Neil Brown wrote:
>
> On Monday November 27, [EMAIL PROTECTED] wrote:
> > using reiserfs over raid5 with 5 disks. This is unnecessarily suboptimal, it
>should be that parity
> > writes are 20% of the disk bandwidth. Comments?
> >
> > Is there a known reason why reiserfs over raid5 is way worse than ext2. Does ext2
>optimize for
> > raid5 in some way?
> >
> > Hans
> > -
> > To unsubscribe from this list: send the line "unsubscribe linux-raid" in
> > the body of a message to [EMAIL PROTECTED]
>
> Having read the 6 or so followups to this question so far, I see there
> is a reasonable mixture of information and misinformation floating
> around.
> As the the author of some of the software raid code in 2.4, and as one
> who has looked at it deeply and think I understand it all, let me try
> to present some useful facts.
>
> 1/ raid5 maintains a stripe cache, currently containing 128 stripes,
> each as wide as one filesystem block (not on raid5 chunk!).
> When a read or write request arrives, it is attached to the
> appropriate stripe. If the needed stripe is not in the cache, a
> free one is allocated. If there are no free stripes, 1/8 of the
> cache is freed up.
>
> 2/ raid5 uses one of two methods to write out data and update the
> parity for a stripe, rmw or rcw.
>
> rmw: The Read Modify Write method reads the old parity block, and
> the old data blocks for any block that needs to be written,
> calculates the correct parity by subtracting the old data
> blocks, and adding the new data blocks to the parity block, and
> then writing out the new data and new parity. Note that some
> old data may already be in the cache, and so will not need to be
> read.
>
> rcw: The ReConstruct Write method reads any data for blocks in the
> stripe that do NOT need to be written, and then calculates the
> correct parity from all current data (whether old or new) and
> writes out the new data and the new parity.
>
> It chooses between these two methods based on how many blocks need
> to be pre-read before the parity calculation can be made.
>
> 3/ In 2.4 (but not in 2.2) access to the stripe cache is overly single
> threaded in the sense that only one request can ever be attached to
> a given stripe at a time. I gather that this was because the
> author was faced with a need to make the code SMP safe (which was
> not an issue in 2.2 do to the presence of the BKL) and not a lot of
> time to work on it. The resulting solution works, but is not optimal.
>
> Bless with more time, I have a patch which relaxes this restriction
> and substantially improves throughput. See
> http://www.cse.unsw.edu.au/~neilb/patches/linux/
>
> It could be precisely this issue that Hans is seeing (if he is
> using 2.4. He didn't say).
>
> 4/ As someone mentioned, the only optimisation ext2 has for raid is
> the "-R stride" option.
> This tells ext2 the stride sizeof the raid array, meaning the
> minimum stretch of virtual addresses that will span every device in
> the array. This is (the number of drives minus 1) times the chunk
> size. I believe that mkfs.ext2 wants this in units of the
> filesystem-block-size, but I'm not sure.
>
> The effect of this is to position frequently accessed metadata,
> such as allocation bitmaps, at different offsets into the stride, so
> that it will get allocated evenly over all the different devices in
> the array, so that there is no 'hot-drive' for metadata access.
>
> 5/ The best way to write to a raid5 array is by writing large
> contiguous stretches of data. This should allow the raid5 array to
> collect blocks into stripes and write a full stripe at a time,
> which will not require any pre-reading. However it is not easy to
> do this in Linux.
>
> The "Best" interface for efficiently writing data is to have an
> asynchronous write, and a synchronous flush.

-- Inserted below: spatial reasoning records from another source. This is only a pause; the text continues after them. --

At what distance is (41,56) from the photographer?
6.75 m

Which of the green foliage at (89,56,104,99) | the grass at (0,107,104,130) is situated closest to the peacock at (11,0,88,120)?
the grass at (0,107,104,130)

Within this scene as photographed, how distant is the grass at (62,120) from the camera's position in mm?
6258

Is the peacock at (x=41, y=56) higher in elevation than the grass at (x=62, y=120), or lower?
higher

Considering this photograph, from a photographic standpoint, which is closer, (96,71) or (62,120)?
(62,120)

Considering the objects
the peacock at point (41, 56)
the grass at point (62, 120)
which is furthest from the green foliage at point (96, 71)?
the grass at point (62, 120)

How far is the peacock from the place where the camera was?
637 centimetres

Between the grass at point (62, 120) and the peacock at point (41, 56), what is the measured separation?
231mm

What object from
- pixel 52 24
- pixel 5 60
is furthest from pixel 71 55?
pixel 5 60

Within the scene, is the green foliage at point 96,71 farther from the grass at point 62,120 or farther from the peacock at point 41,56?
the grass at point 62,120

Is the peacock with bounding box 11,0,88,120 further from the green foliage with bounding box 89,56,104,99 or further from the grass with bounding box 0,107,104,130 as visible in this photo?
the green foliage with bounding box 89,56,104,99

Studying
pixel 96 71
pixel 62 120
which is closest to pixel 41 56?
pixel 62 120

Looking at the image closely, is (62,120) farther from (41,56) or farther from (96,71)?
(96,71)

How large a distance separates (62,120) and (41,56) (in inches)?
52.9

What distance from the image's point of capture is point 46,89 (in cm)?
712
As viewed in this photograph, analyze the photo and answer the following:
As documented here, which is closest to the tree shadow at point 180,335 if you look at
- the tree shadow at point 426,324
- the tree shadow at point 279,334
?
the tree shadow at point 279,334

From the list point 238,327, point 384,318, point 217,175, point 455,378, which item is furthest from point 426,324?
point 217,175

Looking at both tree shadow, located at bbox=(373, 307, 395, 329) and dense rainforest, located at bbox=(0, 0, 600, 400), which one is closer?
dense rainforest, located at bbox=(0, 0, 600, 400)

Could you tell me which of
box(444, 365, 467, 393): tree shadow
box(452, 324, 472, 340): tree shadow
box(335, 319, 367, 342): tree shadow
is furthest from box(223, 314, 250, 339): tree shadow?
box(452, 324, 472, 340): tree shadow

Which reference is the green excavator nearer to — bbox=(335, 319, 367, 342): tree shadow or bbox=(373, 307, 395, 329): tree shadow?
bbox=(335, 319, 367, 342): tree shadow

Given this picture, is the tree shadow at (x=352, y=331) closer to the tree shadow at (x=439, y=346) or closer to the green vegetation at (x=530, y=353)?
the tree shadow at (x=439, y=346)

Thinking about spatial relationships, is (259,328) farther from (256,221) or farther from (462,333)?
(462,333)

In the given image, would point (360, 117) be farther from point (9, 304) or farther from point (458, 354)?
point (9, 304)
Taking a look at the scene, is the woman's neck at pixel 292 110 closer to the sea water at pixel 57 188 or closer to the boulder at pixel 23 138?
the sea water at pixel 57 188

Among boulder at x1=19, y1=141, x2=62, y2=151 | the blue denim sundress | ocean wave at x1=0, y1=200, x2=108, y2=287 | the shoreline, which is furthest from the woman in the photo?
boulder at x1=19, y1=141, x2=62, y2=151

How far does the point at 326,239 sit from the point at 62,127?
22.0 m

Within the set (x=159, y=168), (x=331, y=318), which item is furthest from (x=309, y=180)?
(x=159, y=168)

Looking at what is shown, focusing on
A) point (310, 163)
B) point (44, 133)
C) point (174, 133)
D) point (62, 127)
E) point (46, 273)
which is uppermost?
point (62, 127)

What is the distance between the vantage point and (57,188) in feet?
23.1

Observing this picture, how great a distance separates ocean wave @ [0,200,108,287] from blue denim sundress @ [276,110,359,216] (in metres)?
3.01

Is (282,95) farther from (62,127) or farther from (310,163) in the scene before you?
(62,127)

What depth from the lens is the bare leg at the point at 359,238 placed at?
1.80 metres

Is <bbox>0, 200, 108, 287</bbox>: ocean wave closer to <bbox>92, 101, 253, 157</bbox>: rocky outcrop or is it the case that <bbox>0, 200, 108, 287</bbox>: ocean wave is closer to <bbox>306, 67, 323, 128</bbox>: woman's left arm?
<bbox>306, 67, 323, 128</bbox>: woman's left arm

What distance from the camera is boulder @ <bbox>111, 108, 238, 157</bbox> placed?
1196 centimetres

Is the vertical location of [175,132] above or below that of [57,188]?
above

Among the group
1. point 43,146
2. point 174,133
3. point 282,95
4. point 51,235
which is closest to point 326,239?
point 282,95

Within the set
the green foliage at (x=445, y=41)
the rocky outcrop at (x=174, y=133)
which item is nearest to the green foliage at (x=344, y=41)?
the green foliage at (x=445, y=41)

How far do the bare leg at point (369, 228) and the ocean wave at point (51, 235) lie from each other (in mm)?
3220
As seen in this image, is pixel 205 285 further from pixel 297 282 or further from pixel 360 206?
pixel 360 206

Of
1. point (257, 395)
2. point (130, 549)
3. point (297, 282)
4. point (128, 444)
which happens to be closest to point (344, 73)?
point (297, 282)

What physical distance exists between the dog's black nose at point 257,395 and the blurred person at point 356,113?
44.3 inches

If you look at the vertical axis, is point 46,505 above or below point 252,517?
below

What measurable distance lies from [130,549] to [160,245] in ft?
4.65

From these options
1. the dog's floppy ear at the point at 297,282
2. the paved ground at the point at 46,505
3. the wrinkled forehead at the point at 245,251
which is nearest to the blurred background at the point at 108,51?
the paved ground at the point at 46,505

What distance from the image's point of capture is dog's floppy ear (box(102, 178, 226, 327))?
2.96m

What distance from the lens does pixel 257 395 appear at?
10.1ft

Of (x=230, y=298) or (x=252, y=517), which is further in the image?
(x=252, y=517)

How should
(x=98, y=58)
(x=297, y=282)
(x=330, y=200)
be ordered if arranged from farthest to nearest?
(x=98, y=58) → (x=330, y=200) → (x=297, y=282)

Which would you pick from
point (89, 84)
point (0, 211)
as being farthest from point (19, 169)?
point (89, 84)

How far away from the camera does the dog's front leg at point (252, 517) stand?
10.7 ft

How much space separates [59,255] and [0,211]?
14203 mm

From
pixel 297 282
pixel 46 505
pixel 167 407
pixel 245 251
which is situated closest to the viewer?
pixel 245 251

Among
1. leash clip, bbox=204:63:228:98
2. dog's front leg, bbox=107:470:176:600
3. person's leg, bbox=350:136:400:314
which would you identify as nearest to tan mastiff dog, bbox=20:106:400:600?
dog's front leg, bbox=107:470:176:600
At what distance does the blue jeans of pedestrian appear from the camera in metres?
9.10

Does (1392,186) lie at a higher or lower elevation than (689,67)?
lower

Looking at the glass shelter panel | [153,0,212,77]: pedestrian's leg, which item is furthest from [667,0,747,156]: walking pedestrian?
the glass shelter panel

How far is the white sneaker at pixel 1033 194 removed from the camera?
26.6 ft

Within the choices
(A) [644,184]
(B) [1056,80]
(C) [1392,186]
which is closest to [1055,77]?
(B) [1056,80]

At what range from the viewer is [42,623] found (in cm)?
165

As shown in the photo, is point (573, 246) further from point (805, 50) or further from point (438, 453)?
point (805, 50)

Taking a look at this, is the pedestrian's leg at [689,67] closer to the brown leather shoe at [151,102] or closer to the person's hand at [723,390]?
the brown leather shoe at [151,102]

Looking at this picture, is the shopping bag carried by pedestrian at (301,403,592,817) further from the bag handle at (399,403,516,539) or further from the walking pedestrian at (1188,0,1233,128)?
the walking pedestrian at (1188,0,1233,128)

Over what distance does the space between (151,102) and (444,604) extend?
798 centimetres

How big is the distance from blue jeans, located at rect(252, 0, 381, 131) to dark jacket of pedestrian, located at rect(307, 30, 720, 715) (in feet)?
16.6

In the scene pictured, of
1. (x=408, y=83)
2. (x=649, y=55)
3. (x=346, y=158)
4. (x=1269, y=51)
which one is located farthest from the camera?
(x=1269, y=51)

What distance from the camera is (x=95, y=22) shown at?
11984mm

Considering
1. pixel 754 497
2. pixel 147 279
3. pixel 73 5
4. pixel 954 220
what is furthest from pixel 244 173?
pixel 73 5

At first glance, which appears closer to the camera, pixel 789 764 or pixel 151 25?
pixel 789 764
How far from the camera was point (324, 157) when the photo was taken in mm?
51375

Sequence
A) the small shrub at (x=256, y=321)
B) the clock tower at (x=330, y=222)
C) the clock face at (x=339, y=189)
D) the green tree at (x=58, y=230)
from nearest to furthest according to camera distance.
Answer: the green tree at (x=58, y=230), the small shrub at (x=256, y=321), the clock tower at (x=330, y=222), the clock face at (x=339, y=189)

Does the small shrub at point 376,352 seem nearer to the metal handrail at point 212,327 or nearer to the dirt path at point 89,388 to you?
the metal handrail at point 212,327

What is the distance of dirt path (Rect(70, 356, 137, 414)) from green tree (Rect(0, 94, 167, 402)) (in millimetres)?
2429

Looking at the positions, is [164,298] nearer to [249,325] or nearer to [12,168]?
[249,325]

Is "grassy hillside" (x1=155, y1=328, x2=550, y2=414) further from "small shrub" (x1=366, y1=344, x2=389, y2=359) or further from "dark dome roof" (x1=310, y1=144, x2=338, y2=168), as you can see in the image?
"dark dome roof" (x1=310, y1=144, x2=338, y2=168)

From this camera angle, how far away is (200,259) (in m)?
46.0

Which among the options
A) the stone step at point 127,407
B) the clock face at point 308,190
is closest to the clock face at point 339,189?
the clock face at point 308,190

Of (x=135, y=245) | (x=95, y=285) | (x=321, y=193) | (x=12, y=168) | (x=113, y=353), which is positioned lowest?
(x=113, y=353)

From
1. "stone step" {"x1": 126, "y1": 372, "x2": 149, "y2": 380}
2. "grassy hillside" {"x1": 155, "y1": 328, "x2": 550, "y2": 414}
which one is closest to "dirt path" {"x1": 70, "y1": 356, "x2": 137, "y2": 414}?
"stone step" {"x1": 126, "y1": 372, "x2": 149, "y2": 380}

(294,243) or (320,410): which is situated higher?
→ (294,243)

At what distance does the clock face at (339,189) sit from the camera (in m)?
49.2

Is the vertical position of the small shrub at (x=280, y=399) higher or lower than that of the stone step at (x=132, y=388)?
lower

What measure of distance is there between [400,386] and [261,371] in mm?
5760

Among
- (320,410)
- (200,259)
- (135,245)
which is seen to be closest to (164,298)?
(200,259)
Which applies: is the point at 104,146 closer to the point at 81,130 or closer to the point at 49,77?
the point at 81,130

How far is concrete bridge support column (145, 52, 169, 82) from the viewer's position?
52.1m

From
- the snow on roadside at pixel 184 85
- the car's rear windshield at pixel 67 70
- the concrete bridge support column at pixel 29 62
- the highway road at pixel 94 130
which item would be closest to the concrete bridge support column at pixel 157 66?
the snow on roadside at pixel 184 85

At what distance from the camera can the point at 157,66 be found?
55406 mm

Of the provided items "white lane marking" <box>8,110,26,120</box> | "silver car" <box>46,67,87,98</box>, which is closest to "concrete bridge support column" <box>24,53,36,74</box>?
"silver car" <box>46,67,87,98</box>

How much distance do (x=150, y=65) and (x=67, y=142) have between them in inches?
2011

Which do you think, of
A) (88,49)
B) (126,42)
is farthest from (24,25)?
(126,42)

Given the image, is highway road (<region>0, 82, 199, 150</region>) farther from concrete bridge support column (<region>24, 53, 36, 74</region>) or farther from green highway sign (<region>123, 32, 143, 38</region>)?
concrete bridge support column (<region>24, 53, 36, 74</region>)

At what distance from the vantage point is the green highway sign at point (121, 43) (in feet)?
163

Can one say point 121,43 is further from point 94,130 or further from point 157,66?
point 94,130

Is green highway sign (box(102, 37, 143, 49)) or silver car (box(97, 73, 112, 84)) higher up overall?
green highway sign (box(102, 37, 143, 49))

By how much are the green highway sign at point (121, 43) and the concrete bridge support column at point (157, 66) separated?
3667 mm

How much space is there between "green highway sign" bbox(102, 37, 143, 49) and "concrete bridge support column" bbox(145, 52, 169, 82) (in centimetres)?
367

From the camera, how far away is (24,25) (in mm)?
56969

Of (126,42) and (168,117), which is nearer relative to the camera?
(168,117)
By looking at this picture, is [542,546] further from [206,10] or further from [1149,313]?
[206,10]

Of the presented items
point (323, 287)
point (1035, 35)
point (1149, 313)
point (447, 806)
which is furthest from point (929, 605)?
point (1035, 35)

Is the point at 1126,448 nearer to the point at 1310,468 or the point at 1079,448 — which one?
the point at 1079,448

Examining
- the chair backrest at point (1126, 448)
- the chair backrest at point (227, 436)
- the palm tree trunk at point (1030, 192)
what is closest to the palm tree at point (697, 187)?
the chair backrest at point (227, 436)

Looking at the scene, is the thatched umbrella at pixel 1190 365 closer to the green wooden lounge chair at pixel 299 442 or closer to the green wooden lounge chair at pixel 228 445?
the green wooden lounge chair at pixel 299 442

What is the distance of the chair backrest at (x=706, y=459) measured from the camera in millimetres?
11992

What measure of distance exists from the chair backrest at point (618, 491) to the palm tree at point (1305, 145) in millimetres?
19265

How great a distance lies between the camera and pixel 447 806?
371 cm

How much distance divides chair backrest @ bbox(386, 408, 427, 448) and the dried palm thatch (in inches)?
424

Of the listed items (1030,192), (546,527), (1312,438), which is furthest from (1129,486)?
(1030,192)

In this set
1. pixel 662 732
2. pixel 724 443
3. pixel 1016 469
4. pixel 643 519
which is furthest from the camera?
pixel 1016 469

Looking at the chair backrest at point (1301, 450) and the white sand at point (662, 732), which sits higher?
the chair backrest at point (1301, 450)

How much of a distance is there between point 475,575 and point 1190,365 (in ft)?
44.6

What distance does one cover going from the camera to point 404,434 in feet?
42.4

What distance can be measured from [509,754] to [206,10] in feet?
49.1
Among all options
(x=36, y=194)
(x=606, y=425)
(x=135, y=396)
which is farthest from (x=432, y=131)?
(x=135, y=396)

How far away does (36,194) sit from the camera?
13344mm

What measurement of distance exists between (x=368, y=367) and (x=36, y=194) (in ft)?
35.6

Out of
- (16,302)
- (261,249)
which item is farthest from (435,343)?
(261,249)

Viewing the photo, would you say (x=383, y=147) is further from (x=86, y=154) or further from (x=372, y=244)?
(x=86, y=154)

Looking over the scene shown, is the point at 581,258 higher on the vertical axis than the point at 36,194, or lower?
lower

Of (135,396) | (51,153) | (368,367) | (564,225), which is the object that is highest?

> The "write" says "write this whenever you like", and the "flush"
> says "Ok, I want this written NOW".
> Actually, it is possibly even better to have a three stages:
> 1/ this is ready to be written
> 2/ write this now please
> 3/ don't return until this is written.
>
> The Unix system call interface has "write" with a very broad
> "flush" - you can flush a whole file, but I don't think that you
> can flush individual byte ranges (I could be wrong). It does
> fairly well.
>
> The NFS network filesystem, in version two, only has synchronous
> writes. This makes writing a real bottle neck. In version three,
> asynchronous writes were introduced together with a "COMMIT" which
> would flush a given byte range. This makes writing of large files
> much more efficient.
>
> The Linux block device layer only has one flavour of write
> request. It is not exactly a synchronous write, as the caller can
> choose to wait or not. But that device driver has (almost) no way
> of knowing where the caller is waiting or not.
>
> This makes it hard to collect blocks together into a stripe. When
> raid5 gets a write request, it really needs to start actiing on it
> straight away, which means scheduling a read of the parity block
> and the old data. While it is waiting for the read to complete, it
> may get some more writes attached to the stripe, and may even get a
> full stripe, but it cannot continue until the reads complete, and
> the reads may well have been wasted time. For larger number of
> drives, there could be less wastage, but there is still wastage.
>
> I included an (almost) above. This is because there is a fairly
> coarse method for drives to discover that a writer (or reader) is
> now waiting for a response. This is called "plugging".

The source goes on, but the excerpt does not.